While the offensive line has failed to open holes consistently, Rice looks more like a 36-year-old running back than a 26-year-old one. He isn't accelerating up to the line. He isn't producing yards after contact. He isn't delivering big plays, or for that matter, three-yard gains on a regular basis.
The more disturbing part is his uncharacteristic mistakes. Rice has fumbled twice this season, and he dropped a pass Sunday when there was a lot of open field in front of him. There is just something "off" about Rice this year.
The Ravens have to be getting concerned about Rice's productivity. He's only in the second year of a five-year contract that included a $15 million signing bonus and $24 million guaranteed.
After gaining 34 rushing yards Sunday -- the fourth time in five games he's been held under 37 yards rushing -- Rice even acknowledged that he was "a little frustrated."
"I think Ray has handled it as well as you can," wide receiver Torrey Smith said. "Obviously, you're going to be frustrated, especially when you're him (and) you're used to producing a certain way. He's not putting himself above anything else. The biggest thing is that we haven't been winning, and we haven't been doing as well as we wanted to on offense."
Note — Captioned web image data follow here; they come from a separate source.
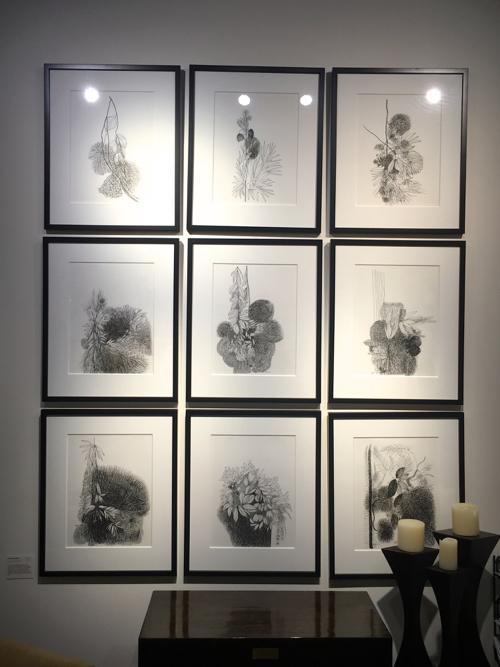 Pen & Ink Botanicals By Indian Artist Kishore Kumar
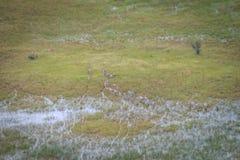 Вид с воздуха табуна зебр Стоковые Фото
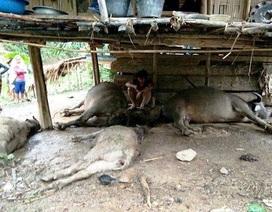 Một gia đình bị sét đánh chết cả 4 con trâu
Smith added, "It's not necessarily about him and his own stats. It's about us as a unit going out there and trying to be the best offense we can be. We haven't met our own expectations, and he's definitely frustrated with that. I don't think it's necessarily about just his own personal numbers because if we do what we're supposed to do, then the numbers will come."
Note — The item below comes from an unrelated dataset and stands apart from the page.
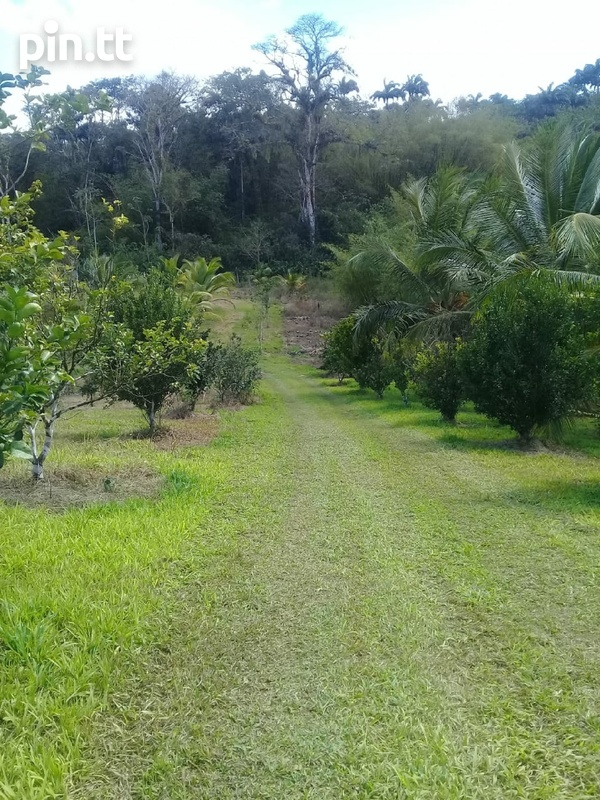 Agriculture Land, 7 Acres-4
Coach John Harbaugh said Monday that changes are being made to the Ravens' running game. The Ravens might want to consider running the ball after spreading defenses out. It worked for the Packers against the Ravens on Sunday.
"I'm not an analyst. I just think we need to keep fighting to get him going and open up holes the best we can, give him the best look we can," guard Marshal Yanda said. "Do what can to give him the cleanest looks and let him do his thing because we all understand what he does best. He's a great player. We want to get him going."
The biggest difference in Rice is his lack of burst. Rice's longest run this season is 14 yards. He is one of two running backs who has over 70 carries and has failed to produce a 20-yard gain (Rashard Mendenhall is the other).
Rice is getting hit a lot behind the line, but he's being brought down too easily. He's only broken three tackles this season, and 39 running backs have more than that. The result: Rice has 78 yards after contact (34th in the NFL) and averages 1.1 yards after contact (39th).
"He was banged up for a couple of weeks, and this is his first couple weeks back," quarterback Joe Flacco said. "Anytime you get a little banged up and aren't 100 percent, you need some time because you can get full explosion."
Rice injured his hip in the fourth quarter of Week 2 and sat out the following game. Last week, he took exception to the description of being "banged up" and said he was getting more confident in his cutting ability.
Is Rice close to being 100 percent healthy?
"You'd have to ask Ray for that percentage," Harbaugh said. But Rice wasn't made available to reporters Wednesday, so you'll have to come to your own opinion about whether the injury is significantly affecting Rice.
I'm not suggesting Rice should be blamed for all of the Ravens' struggles in the running game. Rice is gaining 2.8 yards per carry, and backup Bernard Pierce has the same woeful average. That shows it's not all of Rice's fault.
The Ravens are looking to get the running back on track Sunday against the Steelers. Not only is Pittsburgh's run defense ranked 22nd in the NFL, Rice has had success against the Steelers in the past. Rice has produced two of the seven 100-yard rushing games allowed by Pittsburgh since 2008.
"Obviously, we want to run the ball as much as we can," Yanda said. "Obviously, we want to get after them. It's going to be one of those physical games. Hopefully we get to but you never know. We'd like to. We want to. But we'll see."